The site http://pokerslug.com (down now) had an interesting way to play - EV poker. Here's how it works: if both players are all in, instead of running out the rest of the cards, it just splits the pot based on equity.
So if you have QQ and the other guy has AK, both all in and the pot is 100, then it just awards you 55 and the other guy 45 (or whatever). Strategically it should not change correct play at all - since in the long term real play approaches EV play anyway. This way of playing just reduces the variance.
You need to be careful not to expose all the cards, or give exact EV values for match-ups on tables with more than 2 people, though, because you will inadvertently help figuring out the hole cards of players who folded. Plus, remembering that stuff, or trying to figure out people's folding ranges based on exact EV match-ups is painful. (There are some cases where it'd be pretty obvious - if 2 people all-in pre-flop with A6 vs KK, you would be able to tell if another player folded an ace based on the EV)
This version is a lot easier on the humans playing the game, though - it feels more fair, and you can play closer to what you feel is optimal, for more of the time. Unless you have no outs at all, it is hard to lose all your money.
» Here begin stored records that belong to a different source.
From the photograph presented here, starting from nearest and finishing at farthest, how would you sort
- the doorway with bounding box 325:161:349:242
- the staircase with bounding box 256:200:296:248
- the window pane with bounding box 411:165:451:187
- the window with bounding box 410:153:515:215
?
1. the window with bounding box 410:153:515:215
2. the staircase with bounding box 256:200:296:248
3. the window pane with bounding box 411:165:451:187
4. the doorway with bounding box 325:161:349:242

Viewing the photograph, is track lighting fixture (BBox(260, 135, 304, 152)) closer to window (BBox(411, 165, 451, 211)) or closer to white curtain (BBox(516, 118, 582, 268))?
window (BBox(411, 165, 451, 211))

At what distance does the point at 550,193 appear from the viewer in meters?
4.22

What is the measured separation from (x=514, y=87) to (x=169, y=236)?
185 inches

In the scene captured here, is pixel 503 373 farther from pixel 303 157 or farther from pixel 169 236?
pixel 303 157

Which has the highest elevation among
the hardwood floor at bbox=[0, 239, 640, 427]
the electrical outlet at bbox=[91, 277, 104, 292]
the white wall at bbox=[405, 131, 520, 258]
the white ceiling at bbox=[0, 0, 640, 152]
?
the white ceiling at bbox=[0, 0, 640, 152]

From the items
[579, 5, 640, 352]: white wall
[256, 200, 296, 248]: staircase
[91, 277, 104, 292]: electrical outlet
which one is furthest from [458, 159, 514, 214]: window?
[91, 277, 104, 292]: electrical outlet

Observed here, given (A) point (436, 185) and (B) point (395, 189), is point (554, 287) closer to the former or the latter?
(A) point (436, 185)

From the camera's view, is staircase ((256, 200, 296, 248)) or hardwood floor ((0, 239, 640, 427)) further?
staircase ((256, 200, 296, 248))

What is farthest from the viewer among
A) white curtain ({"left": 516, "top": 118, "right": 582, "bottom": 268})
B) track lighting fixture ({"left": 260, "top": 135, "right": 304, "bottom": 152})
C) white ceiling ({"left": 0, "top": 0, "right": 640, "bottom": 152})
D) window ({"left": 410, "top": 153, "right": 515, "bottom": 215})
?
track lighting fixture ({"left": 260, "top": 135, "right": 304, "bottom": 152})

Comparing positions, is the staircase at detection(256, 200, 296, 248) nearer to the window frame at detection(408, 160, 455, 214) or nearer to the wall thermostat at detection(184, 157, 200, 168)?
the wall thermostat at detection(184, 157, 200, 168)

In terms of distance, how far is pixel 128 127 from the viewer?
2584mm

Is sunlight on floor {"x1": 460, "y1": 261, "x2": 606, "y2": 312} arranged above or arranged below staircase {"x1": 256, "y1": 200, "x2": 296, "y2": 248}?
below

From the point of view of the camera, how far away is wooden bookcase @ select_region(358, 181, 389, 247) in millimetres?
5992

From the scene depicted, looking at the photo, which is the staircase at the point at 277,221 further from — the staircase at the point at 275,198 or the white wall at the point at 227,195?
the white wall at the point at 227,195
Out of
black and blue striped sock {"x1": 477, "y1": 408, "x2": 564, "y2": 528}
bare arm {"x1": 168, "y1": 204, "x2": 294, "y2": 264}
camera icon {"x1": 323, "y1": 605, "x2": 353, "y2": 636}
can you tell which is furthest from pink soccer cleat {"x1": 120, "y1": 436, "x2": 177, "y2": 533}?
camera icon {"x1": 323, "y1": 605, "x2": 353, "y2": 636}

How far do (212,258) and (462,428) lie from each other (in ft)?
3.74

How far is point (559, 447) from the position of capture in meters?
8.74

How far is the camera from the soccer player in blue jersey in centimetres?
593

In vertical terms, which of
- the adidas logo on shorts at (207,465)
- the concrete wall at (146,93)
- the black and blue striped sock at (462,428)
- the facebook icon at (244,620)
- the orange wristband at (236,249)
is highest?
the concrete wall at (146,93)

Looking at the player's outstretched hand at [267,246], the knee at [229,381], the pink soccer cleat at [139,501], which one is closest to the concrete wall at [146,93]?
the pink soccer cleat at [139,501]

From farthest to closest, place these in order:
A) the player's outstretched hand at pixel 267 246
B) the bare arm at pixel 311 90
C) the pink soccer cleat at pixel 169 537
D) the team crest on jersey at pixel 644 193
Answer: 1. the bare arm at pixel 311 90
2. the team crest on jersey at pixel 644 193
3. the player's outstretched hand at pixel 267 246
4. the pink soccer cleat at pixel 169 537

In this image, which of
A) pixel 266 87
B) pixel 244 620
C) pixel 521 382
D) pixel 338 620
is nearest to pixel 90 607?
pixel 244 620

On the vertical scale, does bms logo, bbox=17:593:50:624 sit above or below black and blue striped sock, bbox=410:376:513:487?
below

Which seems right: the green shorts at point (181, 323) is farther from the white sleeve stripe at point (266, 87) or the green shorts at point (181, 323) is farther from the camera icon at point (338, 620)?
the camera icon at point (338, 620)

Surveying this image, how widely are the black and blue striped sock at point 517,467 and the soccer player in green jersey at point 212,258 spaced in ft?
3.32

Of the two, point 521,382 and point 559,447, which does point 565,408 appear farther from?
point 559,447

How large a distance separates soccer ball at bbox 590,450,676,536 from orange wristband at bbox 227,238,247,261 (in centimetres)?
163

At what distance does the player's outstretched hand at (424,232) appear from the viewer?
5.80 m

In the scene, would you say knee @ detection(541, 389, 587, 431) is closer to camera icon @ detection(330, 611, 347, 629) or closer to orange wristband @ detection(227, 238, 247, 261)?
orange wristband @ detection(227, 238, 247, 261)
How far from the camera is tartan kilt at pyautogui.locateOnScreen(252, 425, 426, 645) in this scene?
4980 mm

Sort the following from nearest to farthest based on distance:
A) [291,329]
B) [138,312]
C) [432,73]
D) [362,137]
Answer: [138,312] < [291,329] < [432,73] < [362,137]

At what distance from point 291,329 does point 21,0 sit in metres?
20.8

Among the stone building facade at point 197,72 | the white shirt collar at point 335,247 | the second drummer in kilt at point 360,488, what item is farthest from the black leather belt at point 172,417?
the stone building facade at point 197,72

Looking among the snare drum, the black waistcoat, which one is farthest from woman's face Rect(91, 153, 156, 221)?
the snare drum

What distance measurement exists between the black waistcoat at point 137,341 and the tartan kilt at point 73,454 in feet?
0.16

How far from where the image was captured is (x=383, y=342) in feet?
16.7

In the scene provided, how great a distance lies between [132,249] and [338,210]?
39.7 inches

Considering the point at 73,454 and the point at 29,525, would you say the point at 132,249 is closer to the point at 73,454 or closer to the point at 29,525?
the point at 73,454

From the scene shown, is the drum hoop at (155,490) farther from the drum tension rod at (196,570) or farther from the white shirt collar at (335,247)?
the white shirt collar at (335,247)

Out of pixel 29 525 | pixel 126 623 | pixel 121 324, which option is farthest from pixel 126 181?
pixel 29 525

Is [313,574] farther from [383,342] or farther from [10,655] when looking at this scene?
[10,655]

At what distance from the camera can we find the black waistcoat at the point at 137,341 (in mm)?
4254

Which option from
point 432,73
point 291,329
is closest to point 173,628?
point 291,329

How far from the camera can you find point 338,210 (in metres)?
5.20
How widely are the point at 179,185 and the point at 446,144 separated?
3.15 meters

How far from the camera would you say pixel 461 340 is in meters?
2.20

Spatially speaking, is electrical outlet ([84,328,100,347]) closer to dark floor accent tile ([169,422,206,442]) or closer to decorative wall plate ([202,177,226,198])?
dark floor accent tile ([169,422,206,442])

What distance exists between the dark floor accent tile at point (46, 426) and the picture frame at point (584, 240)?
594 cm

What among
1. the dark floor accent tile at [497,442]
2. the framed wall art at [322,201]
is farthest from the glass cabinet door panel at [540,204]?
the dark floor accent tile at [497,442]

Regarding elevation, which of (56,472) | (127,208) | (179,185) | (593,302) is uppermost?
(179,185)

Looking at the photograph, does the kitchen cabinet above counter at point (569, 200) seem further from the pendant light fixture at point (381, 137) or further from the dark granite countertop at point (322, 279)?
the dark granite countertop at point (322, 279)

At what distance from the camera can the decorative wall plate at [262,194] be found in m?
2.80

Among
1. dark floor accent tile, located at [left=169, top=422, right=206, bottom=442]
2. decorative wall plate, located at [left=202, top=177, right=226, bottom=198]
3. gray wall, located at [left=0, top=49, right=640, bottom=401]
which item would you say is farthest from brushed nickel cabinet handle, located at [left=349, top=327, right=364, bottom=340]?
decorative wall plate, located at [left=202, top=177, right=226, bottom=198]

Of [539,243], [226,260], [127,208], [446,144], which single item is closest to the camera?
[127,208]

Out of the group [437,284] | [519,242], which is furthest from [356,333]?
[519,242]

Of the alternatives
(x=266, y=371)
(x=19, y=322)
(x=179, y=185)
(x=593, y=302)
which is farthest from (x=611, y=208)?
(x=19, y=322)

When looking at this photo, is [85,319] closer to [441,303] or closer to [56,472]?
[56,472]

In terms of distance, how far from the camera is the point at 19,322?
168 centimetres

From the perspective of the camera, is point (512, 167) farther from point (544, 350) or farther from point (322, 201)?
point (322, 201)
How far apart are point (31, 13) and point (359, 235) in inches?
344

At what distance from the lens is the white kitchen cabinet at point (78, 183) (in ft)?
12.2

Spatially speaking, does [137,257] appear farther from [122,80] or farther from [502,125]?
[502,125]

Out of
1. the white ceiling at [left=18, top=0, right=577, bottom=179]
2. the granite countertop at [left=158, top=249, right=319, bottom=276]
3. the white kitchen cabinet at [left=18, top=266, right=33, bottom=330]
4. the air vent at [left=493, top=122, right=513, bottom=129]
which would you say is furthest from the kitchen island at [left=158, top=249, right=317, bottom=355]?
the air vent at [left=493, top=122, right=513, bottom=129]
Cash game perfect play in this game is the exact same as normal play - it simply has reduced variance. (There are other ways to modify poker that would increase variance, too - but people don't usually think they are better games - adding lots more random stuff, etc.) EV poker still has lots of variance. Bankroll-wise, I think there could be changes - you would be able to play with smaller bankrolls, and still have the same chance of going bust. Metagame (bankroll management) does change, though.
I'd love to see an ev-poker tournament. It would play pretty differently. (There would obviously have to be some kind of rule about how you lose if you money goes below 1sb (or maybe one ante). I think it would result in a much, much higher percent chance that the "best" players would win. The problem would be actually implementing it, though - it's very hard to do really. It could be simulated by just running every all-in hand 10x, though. To make it easier in person, maybe just run every all-in 5x. It wouldn't take that long. If it was online, it would be even simpler.